Modeling research identifies potentially profitable bioproducts
Imagine a new and improved biorefinery, one that produces advanced biofuels as environmentally sustainable as they are economically viable. In the biorefinery of the future, every step of the pipeline is optimized, almost every part of the energy crop is used, and the entire system, from field to fuel, serves to drive down carbon emissions.
As researchers at the Great Lakes Bioenergy Research Center (GLBRC) work toward that vision, they're finding inspiration in what might seem an odd or unlikely place – the oil refinery. Oil refineries make an array of products from crude oil, including low-cost gasoline and high-value petrochemicals. The practice of making co-products alongside fuels helps improve the refinery's bottom line and could also prove critical to the biorefinery's economic model.
But what bioproducts should or could the future biorefinery produce alongside advanced biofuels? Which will succeed in making the process more economical? New work from GLBRC, published in Biotechnology and Bioengineering, is providing a much-needed framework for answering those questions, helping researchers to identify the most promising bio-based chemicals.
"We wanted to develop methods that will allow us to identify chemicals that will be promising in a biorefinery," says Christos Maravelias, University of Wisconsin–Madison professor of chemical engineering. "This means taking into account what can be done biologically and also taking into account the price of chemicals in the market."
Maravelias, along with Associate Professor of Chemical Engineering Jennifer Reed and the study's first author Tony (Wenzhao) Wu, has developed and used a multi-scale modeling process to identify 32 biochemicals as economically promising if maximum yields can be achieved, and 22 biochemicals if the maximum productivities can be achieved.

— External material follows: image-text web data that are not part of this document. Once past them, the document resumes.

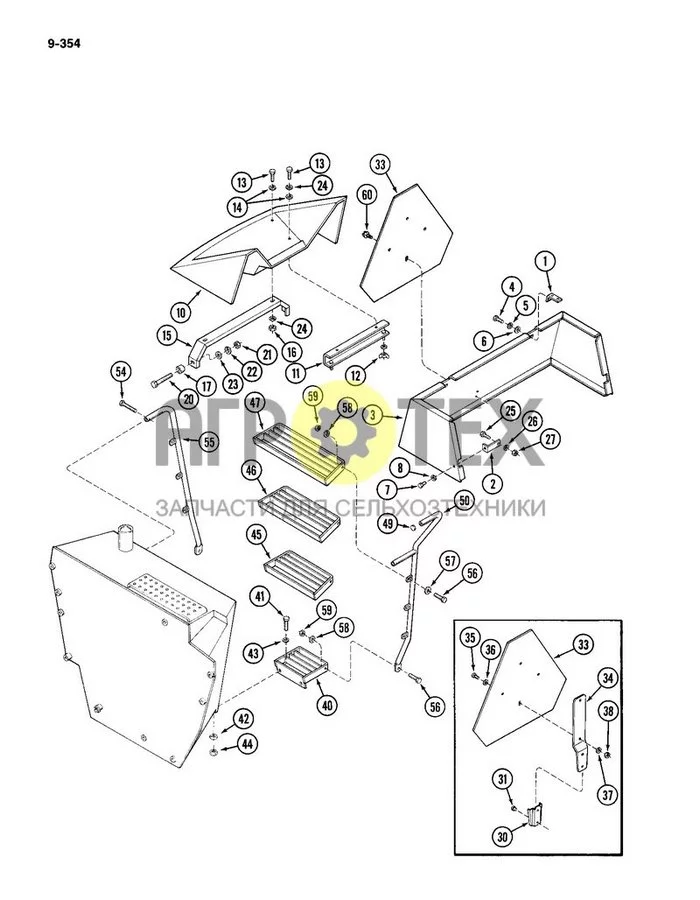 9-354 - REAR DECK, STEPS AND HAND RAILS (№27 на схеме)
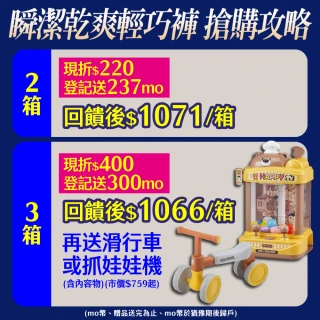 【滿意寶寶】瞬潔乾爽輕巧褲L-XXL(任選2箱組)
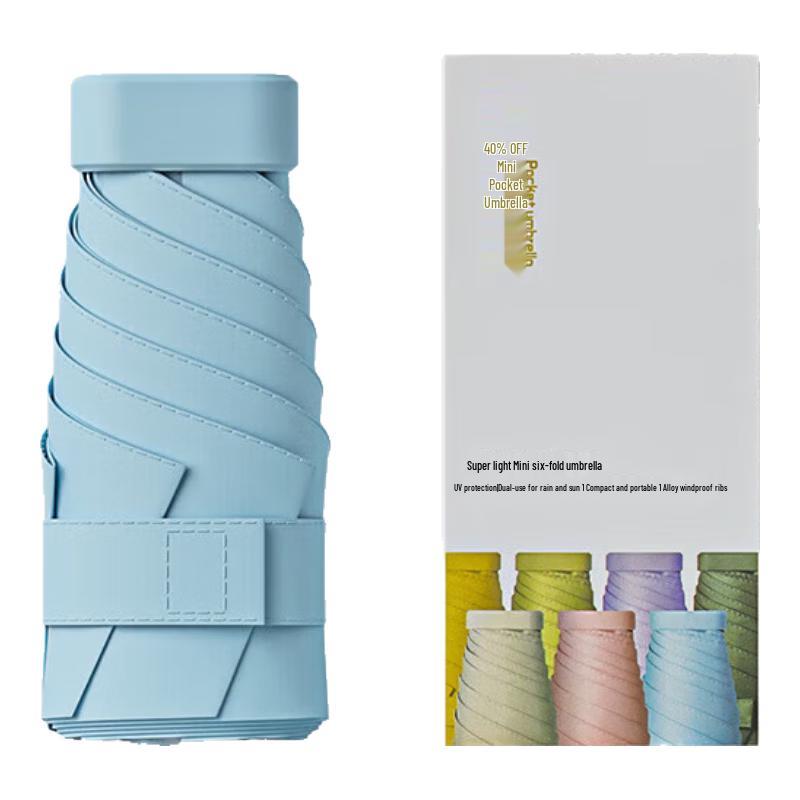 XuQing Compact Dual-Use Folding Umbrella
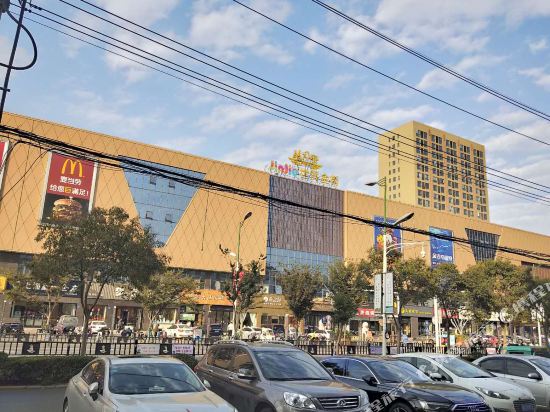 尚客优快捷酒店(高邮世贸广场店)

To come up with the list, the team first identified a candidate pool of chemicals that can be created directly from microorganisms, and thus do not require potentially costly chemical conversion steps. Next, they screened the pool based on profit margin, market volume, and market size, while also incorporating the total process cost into their evaluation, including the downstream separation cost.
"It doesn't mean that if we produce that chemical today on an industrial scale, it will be profitable," Wu says of the bioproducts identified. "But it means it can be profitable in the future if the microbial conversion yield and productivity can be increased drastically and low separation cost can be achieved."
The work provides immediate guidance for microbiologists and chemical engineers, steering them toward the production of biochemicals most worthy of time and investigation. As Wu says, "we don't want to use our valuable resources to study chemicals that don't appear to be promising." But it's also a flexible framework for answering other complex questions about the biology and economics of specific biochemicals and can be used to conduct other customized screenings.
"This is a starting point," says Wu, "a model that combines what we know to be true about the microbial processes that generate these chemicals with what we know about the economics. Our final goal is to inform future research."